Narayana Arvind, Katz Nathaniel, Shillington Alicia C, Stephenson Judith J, Harshaw Qing, Frye Carla B, Portenoy Russell K
Teva Pharmaceuticals, Frazer, PA, USA Tufts University School of Medicine, Boston, MA, USA Analgesic Solutions, Natick, MA, USA EPI-Q, Inc, Oak Brook, IL, USA HealthCore, Inc, Wilmington, DE, USA Thayer County Health Services, Hebron, NE, USA MJHS Institute for Innovation in Palliative Care, New York, NY, USA.
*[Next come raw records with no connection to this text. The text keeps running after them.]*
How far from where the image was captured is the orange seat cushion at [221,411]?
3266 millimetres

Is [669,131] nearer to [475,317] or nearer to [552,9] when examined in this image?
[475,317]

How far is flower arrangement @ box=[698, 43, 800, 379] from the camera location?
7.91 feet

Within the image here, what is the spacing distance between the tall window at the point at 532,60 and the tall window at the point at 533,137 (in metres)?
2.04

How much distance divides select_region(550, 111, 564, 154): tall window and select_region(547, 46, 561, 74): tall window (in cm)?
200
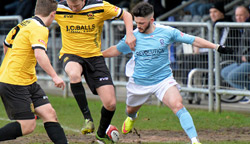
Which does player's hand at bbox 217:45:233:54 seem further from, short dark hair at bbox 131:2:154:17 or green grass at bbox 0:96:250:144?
green grass at bbox 0:96:250:144

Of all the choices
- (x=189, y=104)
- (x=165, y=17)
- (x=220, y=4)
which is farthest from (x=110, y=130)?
(x=165, y=17)

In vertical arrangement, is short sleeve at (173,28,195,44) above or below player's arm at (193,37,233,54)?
above

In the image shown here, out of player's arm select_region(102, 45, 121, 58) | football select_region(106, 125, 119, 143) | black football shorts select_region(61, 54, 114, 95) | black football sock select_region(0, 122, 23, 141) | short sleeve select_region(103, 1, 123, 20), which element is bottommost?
football select_region(106, 125, 119, 143)

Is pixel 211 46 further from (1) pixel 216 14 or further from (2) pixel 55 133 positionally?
(1) pixel 216 14

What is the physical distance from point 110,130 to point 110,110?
34cm

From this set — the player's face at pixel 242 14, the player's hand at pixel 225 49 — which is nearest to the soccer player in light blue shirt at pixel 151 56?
the player's hand at pixel 225 49

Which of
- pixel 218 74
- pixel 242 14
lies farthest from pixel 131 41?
pixel 242 14

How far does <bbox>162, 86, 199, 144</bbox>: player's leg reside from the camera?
6.82 metres

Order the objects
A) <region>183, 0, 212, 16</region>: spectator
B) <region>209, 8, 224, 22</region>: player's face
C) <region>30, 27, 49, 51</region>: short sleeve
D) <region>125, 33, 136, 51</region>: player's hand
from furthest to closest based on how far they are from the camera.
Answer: <region>183, 0, 212, 16</region>: spectator < <region>209, 8, 224, 22</region>: player's face < <region>125, 33, 136, 51</region>: player's hand < <region>30, 27, 49, 51</region>: short sleeve

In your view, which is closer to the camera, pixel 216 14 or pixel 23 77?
pixel 23 77

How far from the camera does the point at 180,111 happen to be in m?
6.97

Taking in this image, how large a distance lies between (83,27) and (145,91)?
128 cm

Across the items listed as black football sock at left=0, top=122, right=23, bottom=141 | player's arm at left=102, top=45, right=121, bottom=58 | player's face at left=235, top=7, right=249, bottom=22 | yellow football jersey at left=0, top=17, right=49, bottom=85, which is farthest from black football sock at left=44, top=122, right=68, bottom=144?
player's face at left=235, top=7, right=249, bottom=22

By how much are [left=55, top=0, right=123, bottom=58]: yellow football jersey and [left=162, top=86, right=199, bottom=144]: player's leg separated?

Pain. 2015 Feb;156(2):252-259. doi: 10.1097/01.j.pain.0000460305.41078.7d.
The National Breakthrough Pain Study is a large observational study that assessed breakthrough pain (BTP) in a population of commercially insured community-dwelling patients with opioid-treated chronic pain. Eligible patients were identified from an administrative claims database, and consenting patients were asked to complete a structured telephone interview and several validated questionnaires. Questionnaires assessed pain interference with function (Brief Pain Inventory-Short Form), health status (Short Form 12 [SF-12] Health Survey), disability (Sheehan Disability Scale), work performance (World Health Organization Health and Work Performance Questionnaire), and mood (Generalized Anxiety Disorder-7 Screener [GAD-7] and Patient Health Questionnaire-2 [PHQ-2]). Of 2198 patients interviewed, 1278 patients had persistent pain controlled with opioid therapy; 1023 (80%) of these patients reported BTP. Patients had a median of 2.0 episodes of BTP per day (range, 1-50) and a median duration of BTP of 45 minutes (range, 1-720). Compared with patients without BTP, patients with BTP had more pain-related interference in function (Brief Pain Inventory, mean ± SD: 34.2 ± 15.6 vs 25.0 ± 15.7 [P < 0.001]), worse physical health (SF-12 physical component score: 29.9 ± 9.6 vs 35.1 ± 10.4 [P < 0.001]) and mental health (SF-12 mental component score: 47.4 ± 11.3 vs 49.3 ± 10.4 [P < 0.001]), more disability (Sheehan Disability Scale global impairment score: 15.1 ± 9.1 vs 10.6 ± 8.5; World Health Organization Health and Work Performance Questionnaire absolute absenteeism: 12.4 ± 59.9 vs 7.7 ± 44.9 hours [both P < 0.001]), and worse mood (GAD-7 score: 7.4 ± 5.9 vs 5.9 ± 5.4; PHQ-2 anhedonia score: 1.2 ± 1.1 vs 0.9 ± 1.0 [both P < 0.001]). In this population of community-dwelling patients with opioid-treated chronic pain, BTP was highly prevalent and associated with negative outcomes. This burden of illness suggests the need for specific treatment plans.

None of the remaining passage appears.